##### Record set #####
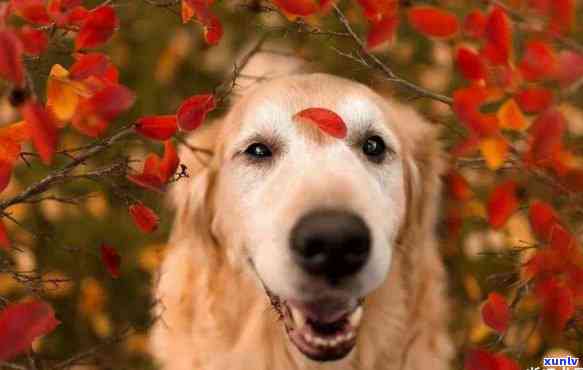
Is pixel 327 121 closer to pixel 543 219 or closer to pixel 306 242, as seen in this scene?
pixel 306 242

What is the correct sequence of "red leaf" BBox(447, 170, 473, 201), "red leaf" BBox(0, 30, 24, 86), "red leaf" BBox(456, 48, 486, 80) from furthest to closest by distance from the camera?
"red leaf" BBox(447, 170, 473, 201) → "red leaf" BBox(456, 48, 486, 80) → "red leaf" BBox(0, 30, 24, 86)

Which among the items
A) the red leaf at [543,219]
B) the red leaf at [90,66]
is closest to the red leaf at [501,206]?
the red leaf at [543,219]

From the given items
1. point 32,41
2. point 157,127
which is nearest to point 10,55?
point 32,41

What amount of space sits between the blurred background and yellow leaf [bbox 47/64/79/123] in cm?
131

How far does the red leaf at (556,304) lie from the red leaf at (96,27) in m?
1.69

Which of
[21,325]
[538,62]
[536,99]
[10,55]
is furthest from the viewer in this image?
[536,99]

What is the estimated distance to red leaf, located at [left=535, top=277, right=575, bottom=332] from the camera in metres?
2.33

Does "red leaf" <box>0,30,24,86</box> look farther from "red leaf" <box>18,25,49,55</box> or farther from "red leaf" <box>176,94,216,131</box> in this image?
"red leaf" <box>176,94,216,131</box>

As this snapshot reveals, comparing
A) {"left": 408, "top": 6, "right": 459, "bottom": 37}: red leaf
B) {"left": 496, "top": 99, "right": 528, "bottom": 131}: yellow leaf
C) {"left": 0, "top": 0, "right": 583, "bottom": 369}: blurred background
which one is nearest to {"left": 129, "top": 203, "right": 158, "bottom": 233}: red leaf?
{"left": 0, "top": 0, "right": 583, "bottom": 369}: blurred background

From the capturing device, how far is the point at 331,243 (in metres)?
2.25

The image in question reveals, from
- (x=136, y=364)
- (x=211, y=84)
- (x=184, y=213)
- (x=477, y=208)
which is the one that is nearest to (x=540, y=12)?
(x=477, y=208)

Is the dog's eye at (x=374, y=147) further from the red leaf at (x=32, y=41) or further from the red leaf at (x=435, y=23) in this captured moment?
the red leaf at (x=32, y=41)

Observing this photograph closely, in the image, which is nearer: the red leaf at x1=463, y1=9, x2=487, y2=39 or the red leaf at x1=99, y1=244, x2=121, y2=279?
the red leaf at x1=463, y1=9, x2=487, y2=39

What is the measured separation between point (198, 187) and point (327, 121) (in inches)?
35.5
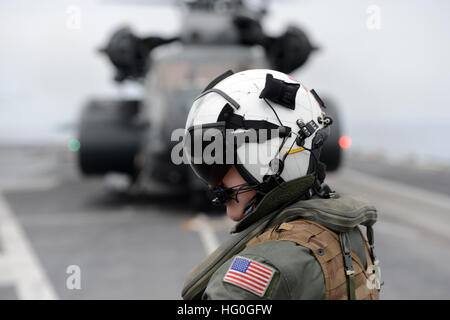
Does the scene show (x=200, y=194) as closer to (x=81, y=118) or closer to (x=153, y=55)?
(x=81, y=118)

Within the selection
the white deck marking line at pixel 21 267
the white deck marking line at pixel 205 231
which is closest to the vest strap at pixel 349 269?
the white deck marking line at pixel 21 267

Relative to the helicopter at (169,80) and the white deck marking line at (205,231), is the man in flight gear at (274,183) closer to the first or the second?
the white deck marking line at (205,231)

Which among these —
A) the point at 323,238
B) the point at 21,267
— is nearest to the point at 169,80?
the point at 21,267

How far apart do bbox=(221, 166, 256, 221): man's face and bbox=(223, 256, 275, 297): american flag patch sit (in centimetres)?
42

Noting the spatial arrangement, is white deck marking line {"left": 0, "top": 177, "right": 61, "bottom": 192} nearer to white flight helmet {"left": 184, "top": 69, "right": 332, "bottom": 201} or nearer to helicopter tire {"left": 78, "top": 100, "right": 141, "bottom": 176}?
helicopter tire {"left": 78, "top": 100, "right": 141, "bottom": 176}

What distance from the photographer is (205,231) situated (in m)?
7.02

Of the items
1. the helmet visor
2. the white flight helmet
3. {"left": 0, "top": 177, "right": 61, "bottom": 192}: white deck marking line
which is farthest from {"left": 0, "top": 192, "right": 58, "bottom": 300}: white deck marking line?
{"left": 0, "top": 177, "right": 61, "bottom": 192}: white deck marking line

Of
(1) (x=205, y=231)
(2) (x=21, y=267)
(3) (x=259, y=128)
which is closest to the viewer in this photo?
(3) (x=259, y=128)

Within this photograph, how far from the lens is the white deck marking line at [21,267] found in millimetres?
4668

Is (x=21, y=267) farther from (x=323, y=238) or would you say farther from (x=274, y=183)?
(x=323, y=238)

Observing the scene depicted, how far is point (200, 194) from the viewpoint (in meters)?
8.02

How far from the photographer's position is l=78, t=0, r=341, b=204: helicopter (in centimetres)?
805

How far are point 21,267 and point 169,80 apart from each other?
13.8 feet

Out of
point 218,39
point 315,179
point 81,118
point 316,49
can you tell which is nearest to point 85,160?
#####
# Set exercise
Copy the records exactly. Skip the pictures.

# The reply
Is pixel 327 121 closer to pixel 543 219 or closer to pixel 306 242, as seen in this scene?
pixel 306 242

What is the correct sequence of "red leaf" BBox(447, 170, 473, 201), "red leaf" BBox(0, 30, 24, 86), "red leaf" BBox(456, 48, 486, 80) from furthest to closest by distance from the camera?
"red leaf" BBox(447, 170, 473, 201) → "red leaf" BBox(456, 48, 486, 80) → "red leaf" BBox(0, 30, 24, 86)

Which among the items
A) the red leaf at [543,219]
B) the red leaf at [90,66]
is closest to the red leaf at [501,206]?
the red leaf at [543,219]

From the given items
1. point 32,41
2. point 157,127
which is nearest to point 10,55?
point 32,41

What amount of space sits between the blurred background and yellow leaf [bbox 47/64/79/123] in cm?
131

How far does the red leaf at (556,304) lie from the red leaf at (96,27) in m?
1.69

Which of
[21,325]
[538,62]
[536,99]
[10,55]
is furthest from the viewer in this image?
[536,99]

What is the estimated distance to red leaf, located at [left=535, top=277, right=575, bottom=332] from the camera in metres?
2.33

Does "red leaf" <box>0,30,24,86</box> look farther from "red leaf" <box>18,25,49,55</box> or farther from "red leaf" <box>176,94,216,131</box> in this image?
"red leaf" <box>176,94,216,131</box>

As this snapshot reveals, comparing
A) {"left": 408, "top": 6, "right": 459, "bottom": 37}: red leaf
B) {"left": 496, "top": 99, "right": 528, "bottom": 131}: yellow leaf
C) {"left": 0, "top": 0, "right": 583, "bottom": 369}: blurred background
which one is nearest to {"left": 129, "top": 203, "right": 158, "bottom": 233}: red leaf?
{"left": 0, "top": 0, "right": 583, "bottom": 369}: blurred background

From the capturing device, how far is the point at 331,243 (in metres)?
2.25

The image in question reveals, from
- (x=136, y=364)
- (x=211, y=84)
- (x=184, y=213)
- (x=477, y=208)
which is the one that is nearest to (x=540, y=12)?
(x=477, y=208)

Is the dog's eye at (x=374, y=147) further from the red leaf at (x=32, y=41) or further from the red leaf at (x=435, y=23) in this captured moment?
the red leaf at (x=32, y=41)

Observing this photograph closely, in the image, which is nearer: the red leaf at x1=463, y1=9, x2=487, y2=39 or the red leaf at x1=99, y1=244, x2=121, y2=279?
the red leaf at x1=463, y1=9, x2=487, y2=39

What is the measured separation between point (198, 187) and point (327, 121) (in inches)?
35.5
Does the scene show (x=200, y=194) as closer to (x=81, y=118) or closer to (x=153, y=55)?
(x=81, y=118)

Within the selection
the white deck marking line at pixel 21 267
the white deck marking line at pixel 205 231
which is closest to the vest strap at pixel 349 269?
the white deck marking line at pixel 21 267

Relative to the helicopter at (169,80) and the white deck marking line at (205,231), is the man in flight gear at (274,183) closer to the first or the second?
the white deck marking line at (205,231)

Which among these —
A) the point at 323,238
B) the point at 21,267
— is nearest to the point at 169,80?
the point at 21,267

How far apart do bbox=(221, 166, 256, 221): man's face and bbox=(223, 256, 275, 297): american flag patch sit (in centimetres)?
42

Noting the spatial arrangement, is white deck marking line {"left": 0, "top": 177, "right": 61, "bottom": 192} nearer to white flight helmet {"left": 184, "top": 69, "right": 332, "bottom": 201} or nearer to helicopter tire {"left": 78, "top": 100, "right": 141, "bottom": 176}?
helicopter tire {"left": 78, "top": 100, "right": 141, "bottom": 176}

What distance from the photographer is (205,231) situated (in m)?
7.02

Of the items
1. the helmet visor
2. the white flight helmet
3. {"left": 0, "top": 177, "right": 61, "bottom": 192}: white deck marking line
which is farthest from {"left": 0, "top": 192, "right": 58, "bottom": 300}: white deck marking line?
{"left": 0, "top": 177, "right": 61, "bottom": 192}: white deck marking line

Of
(1) (x=205, y=231)
(2) (x=21, y=267)
(3) (x=259, y=128)
which is closest to the viewer in this photo?
(3) (x=259, y=128)

Within this photograph, how far from the lens is the white deck marking line at [21,267] found in millimetres?
4668

Is (x=21, y=267) farther from (x=323, y=238) or would you say farther from (x=274, y=183)?
(x=323, y=238)

Observing the scene depicted, how far is point (200, 194) from the viewpoint (in meters)?
8.02

How far from the photographer's position is l=78, t=0, r=341, b=204: helicopter (in centimetres)?
805

How far are point 21,267 and point 169,80 apart from each other?
13.8 feet

Out of
point 218,39
point 315,179
point 81,118
point 316,49
can you tell which is nearest to point 85,160?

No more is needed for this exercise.